EXTRAIT DU TEXTE:

■ ■ ■

L’interdiction de la torture, néanmoins, exigée par la Convention EDH à l’article 3 que la Turquie s’est engagée à respecter, ne souffre en revanche aucune exception, donc les actes de torture sont directement contraires à la Convention EDH et susceptibles de faire encourir à la Turquie une condamnation

https://fr.wikipedia.org/wiki/Article_3_de_la_Convention_europ%C3%A9enne_des_droits_de_l%27homme.

On voit donc que ce qui se passe actuellement en Turquie est source de questions quant aux conséquences juridictionnelles des actes de barbarie de ces derniers jours : la Turquie encourt-elle une condamnation de la Cour EDH pour ces événements qui ont fait suite au putsch ? Cette condamnation serait-elle rapide et lui serait-elle alors fatale dans l’avancement des négociations européennes, alors que, de toute façon, la moralité est loin de régner dans les relations avec ce pays qui se veut héritier d’un Empire qui est historiquement l’ennemi juré de l’Europe ?

■ ■ ■

LIGNES ENREGISTRÉES:
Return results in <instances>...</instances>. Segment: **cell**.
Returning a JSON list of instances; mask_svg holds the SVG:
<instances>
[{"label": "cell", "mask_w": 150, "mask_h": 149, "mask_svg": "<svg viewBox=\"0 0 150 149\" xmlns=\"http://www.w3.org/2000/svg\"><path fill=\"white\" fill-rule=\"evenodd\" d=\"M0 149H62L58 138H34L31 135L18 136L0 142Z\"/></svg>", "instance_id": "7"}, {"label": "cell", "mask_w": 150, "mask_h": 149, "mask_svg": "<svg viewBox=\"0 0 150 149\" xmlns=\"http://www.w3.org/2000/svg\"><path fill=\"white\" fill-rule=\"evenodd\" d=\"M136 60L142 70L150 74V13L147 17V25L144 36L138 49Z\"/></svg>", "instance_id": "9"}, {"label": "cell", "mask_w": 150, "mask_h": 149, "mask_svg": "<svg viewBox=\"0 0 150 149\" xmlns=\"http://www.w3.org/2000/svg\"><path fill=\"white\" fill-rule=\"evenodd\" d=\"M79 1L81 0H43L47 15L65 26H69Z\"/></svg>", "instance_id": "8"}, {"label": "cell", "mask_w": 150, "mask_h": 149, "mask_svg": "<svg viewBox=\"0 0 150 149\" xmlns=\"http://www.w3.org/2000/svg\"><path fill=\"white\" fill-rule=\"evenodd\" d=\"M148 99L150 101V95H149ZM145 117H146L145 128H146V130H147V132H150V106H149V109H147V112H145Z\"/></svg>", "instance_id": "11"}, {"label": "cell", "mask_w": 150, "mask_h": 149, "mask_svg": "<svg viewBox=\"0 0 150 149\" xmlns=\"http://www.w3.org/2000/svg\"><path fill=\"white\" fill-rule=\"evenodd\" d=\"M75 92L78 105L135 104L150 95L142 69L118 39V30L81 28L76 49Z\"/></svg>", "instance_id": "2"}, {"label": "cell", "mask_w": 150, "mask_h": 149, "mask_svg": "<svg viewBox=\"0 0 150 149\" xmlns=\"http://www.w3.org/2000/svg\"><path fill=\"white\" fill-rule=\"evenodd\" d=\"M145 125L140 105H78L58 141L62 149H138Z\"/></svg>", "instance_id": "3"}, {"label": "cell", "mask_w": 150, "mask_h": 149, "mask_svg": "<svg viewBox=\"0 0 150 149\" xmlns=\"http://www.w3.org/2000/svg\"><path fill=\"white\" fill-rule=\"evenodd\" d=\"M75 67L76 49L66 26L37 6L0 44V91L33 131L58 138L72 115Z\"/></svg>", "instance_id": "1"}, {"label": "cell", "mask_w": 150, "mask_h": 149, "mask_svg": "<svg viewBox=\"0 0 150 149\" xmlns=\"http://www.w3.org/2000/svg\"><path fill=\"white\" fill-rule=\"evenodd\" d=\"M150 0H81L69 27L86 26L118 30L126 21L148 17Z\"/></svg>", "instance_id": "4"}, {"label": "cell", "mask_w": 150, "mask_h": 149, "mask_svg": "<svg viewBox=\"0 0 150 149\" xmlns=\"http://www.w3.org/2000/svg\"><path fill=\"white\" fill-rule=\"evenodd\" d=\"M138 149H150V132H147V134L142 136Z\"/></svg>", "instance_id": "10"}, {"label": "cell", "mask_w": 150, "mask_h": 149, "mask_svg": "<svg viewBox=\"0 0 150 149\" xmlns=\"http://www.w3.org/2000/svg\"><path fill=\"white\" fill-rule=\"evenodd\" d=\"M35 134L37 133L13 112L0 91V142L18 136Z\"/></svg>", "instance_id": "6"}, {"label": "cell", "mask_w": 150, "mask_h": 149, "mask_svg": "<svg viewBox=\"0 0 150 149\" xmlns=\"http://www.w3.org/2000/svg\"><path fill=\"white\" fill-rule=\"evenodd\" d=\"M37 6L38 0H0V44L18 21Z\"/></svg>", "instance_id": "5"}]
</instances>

■ ■ ■

TÂCHES À FAIRE:
**1)** D'après l'extrait sur la Turquie et la Convention EDH, quel article de cette convention exige l'interdiction de la torture ?
**2)** Dans l'extrait sur la Turquie et la Convention EDH, résumez en moins de mots le paragraphe qui commence par « On voit donc que ce qui se passe », en gardant ses idées principales.
**3)** Poursuivez l'extrait sur la Turquie et la Convention EDH après sa dernière phrase.

RÉSULTATS FINAUX:
**1)** L'article 3.

**2)** Les événements actuels en Turquie soulèvent la question de leurs suites en justice. La Cour EDH va-t-elle condamner la Turquie pour les actes de barbarie qui ont suivi le putsch ? Une condamnation rapide pourrait-elle bloquer ses négociations européennes ? La morale compte déjà peu dans les relations avec ce pays, qui se veut héritier d'un Empire historiquement ennemi juré de l'Europe.

**3)**
Si vraiment la Turquie devait être jugée par la Cour EDH pour les événements de la semaine dernière, on peut penser que ce sera dans plusieurs décennies donc qu’il n’y a rien à en espérer pour freiner les démarches en vue de son adhésion à l’UE. La condamnation par la Cour EDH n’est d’ailleurs que pécuniaire : aucune sanction politique ne peut en découler directement.

L’opposition des peuples européens sera donc décisive, mais il faudra alors que ceux qui se rebellent soient plus nombreux que ceux qui bêlent, et qu’ils soient alors non seulement entendus mais écoutés !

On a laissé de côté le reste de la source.